骨粗鬆症と骨折

2025年03月01日

利根中央病院
整形外科科長・部長
須藤執道

骨粗鬆症

骨粗鬆症は骨の新陳代謝のバランスが崩れることで発症します。古い骨を破壊する細胞(破骨細胞)が新しい骨を形成する細胞(骨芽細胞)よりも活発になり骨密度を低下させます。国内の患者数は約1590万人と推定され、男女とも加齢によりリスクが高まります。特に女性は閉経に伴い、女性ホルモンが減少することで発症しやすいとされています。

特に骨折しやすい部位としては、背骨の圧迫骨折(脊椎圧迫骨折)、手首の骨折(橈骨遠位端骨折)、太もものつけ根の骨折(大腿骨近位部骨折)があります(図1)。

図1 骨粗鬆症で骨折しやすいところ
出典:日本整形外科学会 患者向けパンフレット「整形外科シリーズ 1」より
図1 骨粗鬆症で骨折しやすいところ
出典:日本整形外科学会 患者向けパンフレット「整形外科シリーズ 1」より

検査にはX線(レントゲン)などによる専用機器を用いて腰椎や大腿骨などの骨密度を調べます。前述の骨折3か所を始めとした骨折を経験していなければ、骨密度が20~44歳の平均値の70%未満だった場合、骨粗鬆症と診断されます。60%を下回ると骨折の危険性がさらに増すため「重症」となります(図③)。

国内では年間約20万人が大腿骨を骨折し、その1年後に10%が亡くなるとされています。

**データ一覧**
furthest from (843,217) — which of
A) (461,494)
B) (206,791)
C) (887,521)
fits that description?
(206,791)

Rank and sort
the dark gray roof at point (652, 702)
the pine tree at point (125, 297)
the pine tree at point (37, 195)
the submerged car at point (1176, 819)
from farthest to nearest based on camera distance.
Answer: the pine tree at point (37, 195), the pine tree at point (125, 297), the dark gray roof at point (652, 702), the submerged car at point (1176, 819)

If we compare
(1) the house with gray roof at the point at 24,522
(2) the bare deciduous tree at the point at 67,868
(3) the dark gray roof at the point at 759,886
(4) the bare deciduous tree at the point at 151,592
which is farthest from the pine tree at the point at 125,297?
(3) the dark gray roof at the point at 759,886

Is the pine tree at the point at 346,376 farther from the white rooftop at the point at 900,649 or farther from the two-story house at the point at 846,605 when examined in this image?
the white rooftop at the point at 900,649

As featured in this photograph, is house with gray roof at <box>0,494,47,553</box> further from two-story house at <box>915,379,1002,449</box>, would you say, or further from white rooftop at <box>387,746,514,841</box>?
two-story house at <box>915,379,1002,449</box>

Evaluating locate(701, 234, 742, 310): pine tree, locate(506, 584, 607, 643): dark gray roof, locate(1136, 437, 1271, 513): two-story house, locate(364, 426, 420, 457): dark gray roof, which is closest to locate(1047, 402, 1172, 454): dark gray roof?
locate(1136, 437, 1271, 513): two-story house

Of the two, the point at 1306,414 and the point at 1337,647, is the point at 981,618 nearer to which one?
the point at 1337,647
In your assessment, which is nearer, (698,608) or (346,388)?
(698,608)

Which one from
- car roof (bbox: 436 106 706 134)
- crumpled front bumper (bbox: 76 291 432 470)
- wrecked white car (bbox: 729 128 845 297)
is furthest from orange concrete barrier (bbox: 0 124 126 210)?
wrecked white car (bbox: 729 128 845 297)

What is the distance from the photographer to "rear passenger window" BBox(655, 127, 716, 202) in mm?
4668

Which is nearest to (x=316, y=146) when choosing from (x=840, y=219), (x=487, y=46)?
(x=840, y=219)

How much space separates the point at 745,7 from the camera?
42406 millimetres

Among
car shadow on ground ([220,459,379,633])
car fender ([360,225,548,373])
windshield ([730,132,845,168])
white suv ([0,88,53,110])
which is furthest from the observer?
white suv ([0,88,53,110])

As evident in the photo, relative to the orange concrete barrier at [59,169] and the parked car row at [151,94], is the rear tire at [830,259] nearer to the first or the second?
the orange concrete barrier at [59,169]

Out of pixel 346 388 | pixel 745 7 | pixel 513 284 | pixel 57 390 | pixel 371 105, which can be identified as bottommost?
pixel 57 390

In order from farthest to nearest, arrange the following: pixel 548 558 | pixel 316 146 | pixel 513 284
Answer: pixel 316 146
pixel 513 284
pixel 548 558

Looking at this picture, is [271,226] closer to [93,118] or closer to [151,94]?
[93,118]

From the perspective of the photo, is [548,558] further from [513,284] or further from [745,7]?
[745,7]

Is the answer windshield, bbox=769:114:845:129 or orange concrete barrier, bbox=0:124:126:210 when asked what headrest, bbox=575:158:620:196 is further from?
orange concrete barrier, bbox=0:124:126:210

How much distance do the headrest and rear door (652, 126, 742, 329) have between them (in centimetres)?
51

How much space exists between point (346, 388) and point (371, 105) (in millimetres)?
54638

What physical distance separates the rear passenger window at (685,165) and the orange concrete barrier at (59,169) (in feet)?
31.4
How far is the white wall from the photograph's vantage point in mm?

**必須の課題**
A. 骨粗鬆症の文章では、国内の骨粗鬆症の患者数はどれくらいと推定されていますか？
B. 骨粗鬆症の文章を、最後の文に続けて書き進めてください。
データは骨粗鬆症の文章とは関係がありません。

**課題への回答**
A. 約1590万人と推定されています。

B.
骨粗鬆症による骨折は「軽微な外力」が原因で発症する骨折です。特に背骨の圧迫骨折(脊椎圧迫骨折)や太もものつけ根の骨折(大腿骨近位部骨折)は、立つ動作や体を支える部位の骨折であるため、高齢者の日常生活動作を障害して生活の質を低下させます。「軽微な外力」で骨折をきたす患者さんには全身的な骨の脆弱性が基盤にあるため、骨折リスクが非常に高く、最初の骨折が次の骨折を呼ぶ、いわゆる「骨折の連鎖」をもたらします。
骨折を繰り返すと生活の活動性が大幅に低下し、体の衰えが加速して寿命が短くなってしまうのです。

治療は薬物療法(注射薬や内服薬)、カルシウム・タンパク質・ビタミンDを積極的に摂取する食事療法、運動療法が3つの柱です。薬には多くの種類がありますが、年齢や進行度に応じて検討します。「重症」と診断された場合には、注射薬を勧めることが多いです。

参考資料:読売新聞 医療ルネサンス No.8424

骨折

次に骨粗鬆症に関連する骨折について説明していきます。

1. 背骨の圧迫骨折(脊椎圧迫骨折)

尻もちや転倒などの軽い「けが」で発症することが多い骨折です。特に閉経後の高齢女性は普段の生活(鍋を持ち上げるなど)で「いつの間にか」骨折する場合もあります。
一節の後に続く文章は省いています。